WORK TO DO:
Can you quote the records below in full, word for word?

RECORDS SHOWN:
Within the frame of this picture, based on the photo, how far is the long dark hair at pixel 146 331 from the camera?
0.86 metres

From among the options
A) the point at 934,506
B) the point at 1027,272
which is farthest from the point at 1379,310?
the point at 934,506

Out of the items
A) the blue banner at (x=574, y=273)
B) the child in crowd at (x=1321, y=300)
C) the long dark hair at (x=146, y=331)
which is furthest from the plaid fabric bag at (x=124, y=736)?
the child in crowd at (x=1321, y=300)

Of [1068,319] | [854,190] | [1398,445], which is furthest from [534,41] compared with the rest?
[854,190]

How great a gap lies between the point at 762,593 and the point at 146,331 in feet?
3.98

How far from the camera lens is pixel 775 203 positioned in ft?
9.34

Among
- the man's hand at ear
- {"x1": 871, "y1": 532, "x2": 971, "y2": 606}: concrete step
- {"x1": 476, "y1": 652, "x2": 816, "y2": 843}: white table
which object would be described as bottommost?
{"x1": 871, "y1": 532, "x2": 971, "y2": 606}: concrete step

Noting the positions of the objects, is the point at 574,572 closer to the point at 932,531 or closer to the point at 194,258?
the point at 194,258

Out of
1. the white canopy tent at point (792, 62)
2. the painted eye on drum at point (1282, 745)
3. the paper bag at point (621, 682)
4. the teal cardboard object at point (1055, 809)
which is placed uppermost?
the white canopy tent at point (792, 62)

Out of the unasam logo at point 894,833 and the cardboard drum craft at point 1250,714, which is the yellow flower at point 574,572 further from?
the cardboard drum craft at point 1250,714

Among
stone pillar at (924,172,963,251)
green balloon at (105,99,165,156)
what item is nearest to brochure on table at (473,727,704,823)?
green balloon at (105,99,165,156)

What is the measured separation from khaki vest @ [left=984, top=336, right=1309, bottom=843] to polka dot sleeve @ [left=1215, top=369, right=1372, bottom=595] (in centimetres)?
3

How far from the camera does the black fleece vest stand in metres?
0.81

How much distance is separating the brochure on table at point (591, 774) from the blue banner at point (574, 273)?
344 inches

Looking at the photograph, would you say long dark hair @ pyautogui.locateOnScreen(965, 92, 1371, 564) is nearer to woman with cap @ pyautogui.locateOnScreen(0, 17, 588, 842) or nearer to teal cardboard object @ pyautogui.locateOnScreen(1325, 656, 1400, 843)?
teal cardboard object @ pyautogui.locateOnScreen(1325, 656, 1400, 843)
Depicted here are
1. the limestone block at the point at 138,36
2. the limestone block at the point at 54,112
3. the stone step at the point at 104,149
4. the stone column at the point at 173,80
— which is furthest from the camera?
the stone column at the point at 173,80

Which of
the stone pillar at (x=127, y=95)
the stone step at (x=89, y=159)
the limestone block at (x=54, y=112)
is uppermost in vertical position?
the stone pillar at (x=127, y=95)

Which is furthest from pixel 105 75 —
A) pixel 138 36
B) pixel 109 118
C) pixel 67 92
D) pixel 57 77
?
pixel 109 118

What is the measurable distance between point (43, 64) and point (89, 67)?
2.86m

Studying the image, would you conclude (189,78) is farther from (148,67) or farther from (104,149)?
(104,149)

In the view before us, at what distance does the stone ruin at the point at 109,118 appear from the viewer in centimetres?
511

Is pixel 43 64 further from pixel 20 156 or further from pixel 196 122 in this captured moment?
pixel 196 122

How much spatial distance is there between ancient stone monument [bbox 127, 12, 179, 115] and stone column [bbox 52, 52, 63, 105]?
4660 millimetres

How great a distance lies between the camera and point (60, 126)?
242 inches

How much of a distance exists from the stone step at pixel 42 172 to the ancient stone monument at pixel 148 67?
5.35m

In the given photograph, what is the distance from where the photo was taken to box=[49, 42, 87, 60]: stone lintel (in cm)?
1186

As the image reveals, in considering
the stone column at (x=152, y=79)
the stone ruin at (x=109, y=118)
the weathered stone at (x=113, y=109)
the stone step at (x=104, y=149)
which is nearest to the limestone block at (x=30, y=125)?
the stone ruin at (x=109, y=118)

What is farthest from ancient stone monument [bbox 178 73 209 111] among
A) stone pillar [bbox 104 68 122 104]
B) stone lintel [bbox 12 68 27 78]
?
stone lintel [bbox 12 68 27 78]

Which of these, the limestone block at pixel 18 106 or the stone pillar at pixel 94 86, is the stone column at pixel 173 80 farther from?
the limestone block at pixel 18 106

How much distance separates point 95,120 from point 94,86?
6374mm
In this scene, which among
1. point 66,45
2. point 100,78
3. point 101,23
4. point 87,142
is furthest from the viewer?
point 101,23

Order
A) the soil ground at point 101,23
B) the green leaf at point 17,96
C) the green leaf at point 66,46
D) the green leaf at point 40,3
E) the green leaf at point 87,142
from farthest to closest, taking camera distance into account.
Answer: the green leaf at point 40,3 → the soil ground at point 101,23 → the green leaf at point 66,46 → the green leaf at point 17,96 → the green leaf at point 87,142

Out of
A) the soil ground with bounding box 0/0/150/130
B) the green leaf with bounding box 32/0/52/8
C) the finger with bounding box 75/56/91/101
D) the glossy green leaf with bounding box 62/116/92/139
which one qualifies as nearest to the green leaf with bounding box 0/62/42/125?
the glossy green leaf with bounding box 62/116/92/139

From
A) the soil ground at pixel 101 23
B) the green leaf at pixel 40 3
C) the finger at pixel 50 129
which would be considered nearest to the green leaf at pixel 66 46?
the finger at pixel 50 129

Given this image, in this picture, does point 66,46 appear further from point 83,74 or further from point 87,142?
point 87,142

RESPONSE TO THE TASK:
Within the frame of this picture, based on the photo, how far is the long dark hair at pixel 146 331 from the camera?
0.86 metres

From among the options
A) the point at 934,506
B) the point at 1027,272
which is farthest from the point at 1379,310?
the point at 934,506

Out of the items
A) the blue banner at (x=574, y=273)
B) the child in crowd at (x=1321, y=300)
C) the long dark hair at (x=146, y=331)
which is furthest from the plaid fabric bag at (x=124, y=736)?
the child in crowd at (x=1321, y=300)

Of [1068,319] | [854,190] | [1398,445], which is furthest from [534,41] compared with the rest?
[854,190]

How great a gap lies between the point at 762,593 and the point at 146,331 in feet?
3.98

How far from the camera lens is pixel 775 203 positioned in ft?
9.34

Among
- the man's hand at ear
- {"x1": 871, "y1": 532, "x2": 971, "y2": 606}: concrete step
- {"x1": 476, "y1": 652, "x2": 816, "y2": 843}: white table
which object would be described as bottommost?
{"x1": 871, "y1": 532, "x2": 971, "y2": 606}: concrete step

Noting the positions of the objects, is the point at 574,572 closer to the point at 932,531 or closer to the point at 194,258?
the point at 194,258

Out of
1. the white canopy tent at point (792, 62)
2. the painted eye on drum at point (1282, 745)
3. the paper bag at point (621, 682)
4. the teal cardboard object at point (1055, 809)
which is placed uppermost?
the white canopy tent at point (792, 62)

Out of the unasam logo at point 894,833 and the cardboard drum craft at point 1250,714, which is the yellow flower at point 574,572 further from?
the cardboard drum craft at point 1250,714

Among
stone pillar at (924,172,963,251)
green balloon at (105,99,165,156)
what item is nearest to brochure on table at (473,727,704,823)?
green balloon at (105,99,165,156)

What is the measured separation from khaki vest @ [left=984, top=336, right=1309, bottom=843] to polka dot sleeve @ [left=1215, top=369, right=1372, bottom=595] (in centimetres)?
3

How far from the camera does the black fleece vest stand in metres?
0.81

How much distance is separating the brochure on table at point (591, 774) from the blue banner at point (574, 273)?
344 inches

Looking at the photograph, would you say long dark hair @ pyautogui.locateOnScreen(965, 92, 1371, 564) is nearer to woman with cap @ pyautogui.locateOnScreen(0, 17, 588, 842) or nearer to teal cardboard object @ pyautogui.locateOnScreen(1325, 656, 1400, 843)?
teal cardboard object @ pyautogui.locateOnScreen(1325, 656, 1400, 843)
Depicted here are
1. the limestone block at the point at 138,36
2. the limestone block at the point at 54,112
3. the stone step at the point at 104,149
4. the stone column at the point at 173,80
— which is furthest from the camera?
the stone column at the point at 173,80

Which of
the stone pillar at (x=127, y=95)
the stone step at (x=89, y=159)
the limestone block at (x=54, y=112)
is uppermost in vertical position?
the stone pillar at (x=127, y=95)

Which is furthest from pixel 105 75 —
A) pixel 138 36
B) pixel 109 118
C) pixel 67 92
D) pixel 57 77
?
pixel 109 118

What is the measurable distance between point (43, 64) and point (89, 67)?
2.86m

Studying the image, would you conclude (189,78) is farther from (148,67) or farther from (104,149)?
(104,149)

In the view before us, at what distance does the stone ruin at the point at 109,118 appear from the viewer in centimetres?
511

Is pixel 43 64 further from pixel 20 156 or further from pixel 196 122 in this captured moment?
pixel 196 122

How much spatial distance is there between ancient stone monument [bbox 127, 12, 179, 115] and stone column [bbox 52, 52, 63, 105]?
4660 millimetres

How great a distance lies between the camera and point (60, 126)?
242 inches

How much of a distance exists from the stone step at pixel 42 172 to the ancient stone monument at pixel 148 67?
5.35m

In the given photograph, what is the distance from where the photo was taken to box=[49, 42, 87, 60]: stone lintel (in cm)?
1186

As the image reveals, in considering
the stone column at (x=152, y=79)
the stone ruin at (x=109, y=118)
the weathered stone at (x=113, y=109)
the stone step at (x=104, y=149)
which is nearest to the limestone block at (x=30, y=125)?
the stone ruin at (x=109, y=118)

What is farthest from ancient stone monument [bbox 178 73 209 111] among
A) stone pillar [bbox 104 68 122 104]
B) stone lintel [bbox 12 68 27 78]
?
stone lintel [bbox 12 68 27 78]

Which of these, the limestone block at pixel 18 106 or the stone pillar at pixel 94 86, is the stone column at pixel 173 80 farther from?
the limestone block at pixel 18 106

How much distance separates point 95,120 from point 94,86?
6374mm
In this scene, which among
1. point 66,45
2. point 100,78
3. point 101,23
4. point 87,142
is furthest from the viewer?
point 101,23

Order
A) the soil ground at point 101,23
B) the green leaf at point 17,96
C) the green leaf at point 66,46
D) the green leaf at point 40,3
E) the green leaf at point 87,142
from farthest to closest, taking camera distance into account.
Answer: the green leaf at point 40,3 → the soil ground at point 101,23 → the green leaf at point 66,46 → the green leaf at point 17,96 → the green leaf at point 87,142

Out of
A) the soil ground with bounding box 0/0/150/130
B) the green leaf with bounding box 32/0/52/8
C) the finger with bounding box 75/56/91/101
D) the glossy green leaf with bounding box 62/116/92/139
which one qualifies as nearest to the green leaf with bounding box 0/62/42/125?
the glossy green leaf with bounding box 62/116/92/139

From
A) the soil ground at pixel 101 23
B) the green leaf at pixel 40 3
C) the finger at pixel 50 129
which would be considered nearest to the green leaf at pixel 66 46?
the finger at pixel 50 129

Given this image, in this picture, does point 66,46 appear further from point 83,74 or further from point 87,142?
point 87,142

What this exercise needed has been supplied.